Please submit an issue to scikit-learn github about partial_fit and see what happens.

Update Apparently, deciding "multilabel" or "multiclass" from target vector (y) is a currenlty ongoing issue on scikit-learn because of all the complications surrounding it.

  • https://github.com/scikit-learn/scikit-learn/issues/7665
  • https://github.com/scikit-learn/scikit-learn/issues/5959
  • https://github.com/scikit-learn/scikit-learn/issues/7931
  • https://github.com/scikit-learn/scikit-learn/issues/8098
  • https://github.com/scikit-learn/scikit-learn/issues/7628
  • https://github.com/scikit-learn/scikit-learn/pull/2626


回答2:

So maybe a different answer then you'd expect, but I would recommend that you don't use the OneVsRestClassifier in favour of using the scikit-multilearn library built on top of scikit-learn, that provides multi-label classifier which are more state of the art than the simple OneVsRest.
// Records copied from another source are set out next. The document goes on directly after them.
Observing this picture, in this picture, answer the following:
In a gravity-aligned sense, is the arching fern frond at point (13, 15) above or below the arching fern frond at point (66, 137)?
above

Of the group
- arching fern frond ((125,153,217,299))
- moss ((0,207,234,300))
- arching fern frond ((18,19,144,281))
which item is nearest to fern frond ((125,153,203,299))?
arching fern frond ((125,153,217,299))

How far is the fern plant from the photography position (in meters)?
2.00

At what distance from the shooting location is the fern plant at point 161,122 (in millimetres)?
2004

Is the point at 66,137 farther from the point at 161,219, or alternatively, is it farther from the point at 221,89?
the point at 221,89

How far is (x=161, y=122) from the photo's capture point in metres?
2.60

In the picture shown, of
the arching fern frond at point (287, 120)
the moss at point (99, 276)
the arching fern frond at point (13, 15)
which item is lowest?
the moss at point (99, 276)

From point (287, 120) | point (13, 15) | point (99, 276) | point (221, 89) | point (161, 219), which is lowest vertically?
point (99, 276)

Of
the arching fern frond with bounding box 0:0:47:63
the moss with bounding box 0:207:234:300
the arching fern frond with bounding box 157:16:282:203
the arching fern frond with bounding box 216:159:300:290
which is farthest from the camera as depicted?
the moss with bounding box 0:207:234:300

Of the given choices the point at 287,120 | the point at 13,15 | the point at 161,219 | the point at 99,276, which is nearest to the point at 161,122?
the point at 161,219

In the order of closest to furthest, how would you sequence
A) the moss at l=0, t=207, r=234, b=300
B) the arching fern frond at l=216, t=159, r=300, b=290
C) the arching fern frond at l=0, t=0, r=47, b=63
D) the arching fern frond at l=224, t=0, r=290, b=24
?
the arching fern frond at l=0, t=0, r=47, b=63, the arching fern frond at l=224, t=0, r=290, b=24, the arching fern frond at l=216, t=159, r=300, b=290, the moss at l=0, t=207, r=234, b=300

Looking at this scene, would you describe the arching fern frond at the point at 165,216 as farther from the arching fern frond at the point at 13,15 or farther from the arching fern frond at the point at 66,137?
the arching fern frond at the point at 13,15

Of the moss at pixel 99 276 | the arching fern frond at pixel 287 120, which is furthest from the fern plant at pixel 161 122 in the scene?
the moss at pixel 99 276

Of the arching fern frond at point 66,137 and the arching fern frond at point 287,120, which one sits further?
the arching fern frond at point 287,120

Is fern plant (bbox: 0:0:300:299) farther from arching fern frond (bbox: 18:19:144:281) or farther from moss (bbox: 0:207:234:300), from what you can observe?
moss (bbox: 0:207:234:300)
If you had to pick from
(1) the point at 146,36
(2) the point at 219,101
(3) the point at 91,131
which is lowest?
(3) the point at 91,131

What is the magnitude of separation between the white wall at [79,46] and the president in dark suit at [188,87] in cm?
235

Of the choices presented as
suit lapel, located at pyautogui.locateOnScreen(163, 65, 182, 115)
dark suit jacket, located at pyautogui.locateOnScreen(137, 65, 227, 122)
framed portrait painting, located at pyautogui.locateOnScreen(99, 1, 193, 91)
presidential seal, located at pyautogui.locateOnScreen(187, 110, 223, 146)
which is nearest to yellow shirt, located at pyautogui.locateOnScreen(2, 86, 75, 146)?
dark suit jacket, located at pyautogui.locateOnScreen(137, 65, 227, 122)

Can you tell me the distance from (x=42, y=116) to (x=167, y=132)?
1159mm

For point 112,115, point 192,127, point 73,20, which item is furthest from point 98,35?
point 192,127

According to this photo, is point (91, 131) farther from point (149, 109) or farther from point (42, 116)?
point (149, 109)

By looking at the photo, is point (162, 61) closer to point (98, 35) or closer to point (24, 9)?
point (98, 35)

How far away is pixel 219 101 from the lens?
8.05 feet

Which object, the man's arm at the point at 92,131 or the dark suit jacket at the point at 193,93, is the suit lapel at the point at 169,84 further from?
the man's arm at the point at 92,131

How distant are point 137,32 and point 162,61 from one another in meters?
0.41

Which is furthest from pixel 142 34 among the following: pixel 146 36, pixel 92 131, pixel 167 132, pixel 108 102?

You can find an example of how to use scikit-multilearn in the tutorial. A review of approaches to multi-label classification can be found in Tsoumakas's introduction to MLC.

But if it happens that you have label's that are co-occurring with each other, I would recommend using a different classifier for example Label Powerset with label space division using fast greedy community detection on the output space - I explain why this works in my paper about label space division.

Converting your code to use scikit-multilearn would make it look as follows:

from sklearn.naive_bayes import MultinomialNB
from sklearn.feature_extraction.text import HashingVectorizer
from sklearn.preprocessing import MultiLabelBinarizer

from skmultilearn.ensemble import LabelSpacePartitioningClassifier
from skmultilearn.cluster import IGraphLabelCooccurenceClusterer
from skmultilearn.problem_transform import LabelPowerset

categories = ['a', 'b', 'c']
X = ["This is a test", "This is another attempt", "And this is a test too!"]
Y = [['a', 'b'],['b'],['a','b']]

mlb = MultiLabelBinarizer(classes=categories)
vectorizer = HashingVectorizer(decode_error='ignore', n_features=2 ** 18,         non_negative=True)

X_train = vectorizer.fit_transform(X)
Y_train = mlb.fit_transform(Y)

# base single-label classifier 
base_classifier = MultinomialNB(alpha=0.01)

# problem transformation from multi-label to single-label 
transformation_classifier = LabelPowerset(base_classifier)

# clusterer dividing the label space using fast greedy modularity maximizing scheme
clusterer = IGraphLabelCooccurenceClusterer('fastgreedy', weighted=True, include_self_edges=True) 

# ensemble
clf = LabelSpacePartitioningClassifier(transformation_classifier, clusterer)

clf.fit(X_train, Y_train)